In his latest blog post, Jonathan Schwartz laments that the slow transformation toward multitenant grids behind corporate firewalls at the same time as he promotes Sun's forthcoming Grid service (starting with 5,000 CPU sockets, a mix of Ultrasparc and Opteron), which will live under the network.com URL (which came with the StorageTek acquisition. The Sun president and COO, along with others like Nick Carr, is a true believer in the grid as the logical next step in computing, where compute resources will be centralized and metered like electric power. The problem is that his beliefs haven't turned into profits...yet.
Schwartz cites 15 months of negotiations with a financial services customer about using Sun's grid for peak loads on portfolio simulations that devolved into discussions about approved network cable providers.
"Frankly, it's been tough to convince the largest enterprises that a public grid represents an attractive future. Just as I'm sure George Westinghouse was confounded by the Chief Electricity Officers of the time that resisted buying power from a grid, rather than building their own internal utilities. But that's not to suggest it hasn't been happening in the business world."

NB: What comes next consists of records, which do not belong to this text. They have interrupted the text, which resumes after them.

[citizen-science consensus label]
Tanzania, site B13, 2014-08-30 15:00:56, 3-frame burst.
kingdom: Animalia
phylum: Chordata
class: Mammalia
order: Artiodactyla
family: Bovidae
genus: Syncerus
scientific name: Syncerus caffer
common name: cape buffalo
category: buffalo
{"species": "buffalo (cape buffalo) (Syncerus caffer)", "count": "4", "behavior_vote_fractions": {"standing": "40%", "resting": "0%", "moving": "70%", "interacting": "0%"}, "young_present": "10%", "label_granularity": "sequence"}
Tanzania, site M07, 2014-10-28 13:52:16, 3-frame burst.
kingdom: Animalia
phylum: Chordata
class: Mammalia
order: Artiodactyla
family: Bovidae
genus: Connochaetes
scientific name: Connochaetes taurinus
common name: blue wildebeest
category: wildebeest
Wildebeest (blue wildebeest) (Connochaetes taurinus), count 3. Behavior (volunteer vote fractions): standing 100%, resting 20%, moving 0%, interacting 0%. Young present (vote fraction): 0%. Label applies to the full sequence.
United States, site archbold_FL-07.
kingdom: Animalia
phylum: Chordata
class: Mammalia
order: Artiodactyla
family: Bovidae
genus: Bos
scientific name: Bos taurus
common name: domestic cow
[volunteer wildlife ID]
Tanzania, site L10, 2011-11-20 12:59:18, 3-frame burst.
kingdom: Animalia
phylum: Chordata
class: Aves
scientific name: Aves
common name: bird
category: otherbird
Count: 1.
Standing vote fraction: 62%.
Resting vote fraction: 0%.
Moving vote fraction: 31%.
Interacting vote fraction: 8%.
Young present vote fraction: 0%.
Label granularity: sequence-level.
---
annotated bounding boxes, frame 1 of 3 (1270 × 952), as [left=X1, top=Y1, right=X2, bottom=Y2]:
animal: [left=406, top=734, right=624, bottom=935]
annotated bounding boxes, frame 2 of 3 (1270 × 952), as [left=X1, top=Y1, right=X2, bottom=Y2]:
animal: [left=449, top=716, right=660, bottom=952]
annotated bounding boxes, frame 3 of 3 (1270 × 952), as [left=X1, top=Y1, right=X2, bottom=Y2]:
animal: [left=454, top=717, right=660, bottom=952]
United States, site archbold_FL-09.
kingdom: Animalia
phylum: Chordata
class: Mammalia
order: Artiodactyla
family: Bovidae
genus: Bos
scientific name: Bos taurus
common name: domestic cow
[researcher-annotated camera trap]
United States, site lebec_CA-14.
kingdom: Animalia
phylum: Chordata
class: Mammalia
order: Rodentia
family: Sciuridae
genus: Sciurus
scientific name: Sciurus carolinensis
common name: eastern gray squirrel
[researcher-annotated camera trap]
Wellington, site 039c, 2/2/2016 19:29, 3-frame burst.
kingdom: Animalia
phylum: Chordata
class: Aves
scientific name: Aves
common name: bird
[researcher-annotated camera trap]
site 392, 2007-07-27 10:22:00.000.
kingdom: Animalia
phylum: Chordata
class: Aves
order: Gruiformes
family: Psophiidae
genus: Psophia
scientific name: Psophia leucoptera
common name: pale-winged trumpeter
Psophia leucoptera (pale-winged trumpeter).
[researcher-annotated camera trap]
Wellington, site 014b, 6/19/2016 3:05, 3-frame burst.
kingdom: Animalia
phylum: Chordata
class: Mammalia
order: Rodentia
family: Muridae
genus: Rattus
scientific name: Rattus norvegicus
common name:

Like Westinghouse, Schwartz hopes that he can prove the naysayers wrong...soon...and begin charging per CPU hour for compute resources. Schwartz uses the term "grid" loosely, applying it to massive grids of distributed computer power for parallelized heavy computational applications (such as oil exploration and movie rendering) or the multitenant setups used by on demand providers to run a single instance across dozens or thousands of customers. It's about standardized, centralized power and on demand resources, managed like a utility, which means, like electricity, it's a general purpose, and even tradeable, commodity.
RightNow CEO Greg Gianforte expresses a common sentiment among software providers and IT shops. They don't need Sun's grid today, but Schwartz the evangelist thinks they will come around. Now Schwartz is adding the long tail to prop up his grid vision. Consumers are ahead of enterprises in using grids, he said. He points to Google, Yahoo and PayPal--as examples of the new infrastructure models for running specific kinds of applications. "Just think back ten years - when most enterprises I met laughed at the idea of putting business systems on the internet. Now you're an anomaly if you're 'off the grid,' " Schwartz wrote in his post. Of course, he would like Sun's Grid to power those Web service giants.
Here are few details on Sun Grid. The first release to U.S. customers--Sun has some export/security hurdles to cross; provisioning (PayPal as a payment service) will take hours, not minutes; and Web service APIs will be "relatively simple." It's a giant first step, which will either be a footnote in Sun's history or the beginning of the company's next major incarnation.